▸ **Dataset items**
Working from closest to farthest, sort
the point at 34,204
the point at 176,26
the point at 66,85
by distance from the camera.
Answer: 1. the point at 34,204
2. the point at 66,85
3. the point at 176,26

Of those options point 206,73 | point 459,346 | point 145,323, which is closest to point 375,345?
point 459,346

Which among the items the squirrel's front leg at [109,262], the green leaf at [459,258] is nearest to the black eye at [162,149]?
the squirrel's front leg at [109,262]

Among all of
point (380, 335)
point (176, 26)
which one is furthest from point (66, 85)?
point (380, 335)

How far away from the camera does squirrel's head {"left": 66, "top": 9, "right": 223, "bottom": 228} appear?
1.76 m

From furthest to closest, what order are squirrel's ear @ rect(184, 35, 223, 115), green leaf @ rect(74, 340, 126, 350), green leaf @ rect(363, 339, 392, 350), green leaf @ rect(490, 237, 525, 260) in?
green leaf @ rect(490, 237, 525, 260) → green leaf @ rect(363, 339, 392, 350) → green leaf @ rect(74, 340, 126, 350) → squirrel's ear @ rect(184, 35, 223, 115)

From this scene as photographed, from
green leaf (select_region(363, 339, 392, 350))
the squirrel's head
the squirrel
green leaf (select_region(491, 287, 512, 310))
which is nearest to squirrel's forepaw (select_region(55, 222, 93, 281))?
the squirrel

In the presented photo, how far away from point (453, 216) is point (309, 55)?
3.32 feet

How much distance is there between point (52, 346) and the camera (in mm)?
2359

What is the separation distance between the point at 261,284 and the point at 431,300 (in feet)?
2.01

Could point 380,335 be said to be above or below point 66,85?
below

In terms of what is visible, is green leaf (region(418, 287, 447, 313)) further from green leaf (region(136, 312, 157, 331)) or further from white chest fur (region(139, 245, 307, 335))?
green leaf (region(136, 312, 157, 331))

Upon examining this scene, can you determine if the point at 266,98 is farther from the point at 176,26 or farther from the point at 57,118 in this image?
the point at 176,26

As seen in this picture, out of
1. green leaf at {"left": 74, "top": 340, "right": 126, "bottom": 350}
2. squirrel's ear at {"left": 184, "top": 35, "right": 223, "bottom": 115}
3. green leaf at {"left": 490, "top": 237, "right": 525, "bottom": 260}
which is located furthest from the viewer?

▸ **TASK TO COMPLETE**
Reproduce the records word for word, starting at their very first line and ending at the line that contains "green leaf @ rect(490, 237, 525, 260) →", with that line included.

▸ **FINAL RESULT**
Working from closest to farthest, sort
the point at 34,204
the point at 176,26
the point at 66,85
by distance from the camera.
Answer: 1. the point at 34,204
2. the point at 66,85
3. the point at 176,26

Of those options point 206,73 | point 459,346 | point 145,323, which is closest to point 375,345?
point 459,346

Which among the items the squirrel's front leg at [109,262], the green leaf at [459,258] is nearest to the black eye at [162,149]?
the squirrel's front leg at [109,262]

Among all of
point (380, 335)
point (176, 26)
which one is furthest from point (66, 85)?
point (380, 335)

How far away from the camera does squirrel's head {"left": 66, "top": 9, "right": 223, "bottom": 228} appear?
1.76 m

From furthest to closest, what order are squirrel's ear @ rect(184, 35, 223, 115), green leaf @ rect(74, 340, 126, 350), green leaf @ rect(363, 339, 392, 350), green leaf @ rect(490, 237, 525, 260) in?
green leaf @ rect(490, 237, 525, 260) → green leaf @ rect(363, 339, 392, 350) → green leaf @ rect(74, 340, 126, 350) → squirrel's ear @ rect(184, 35, 223, 115)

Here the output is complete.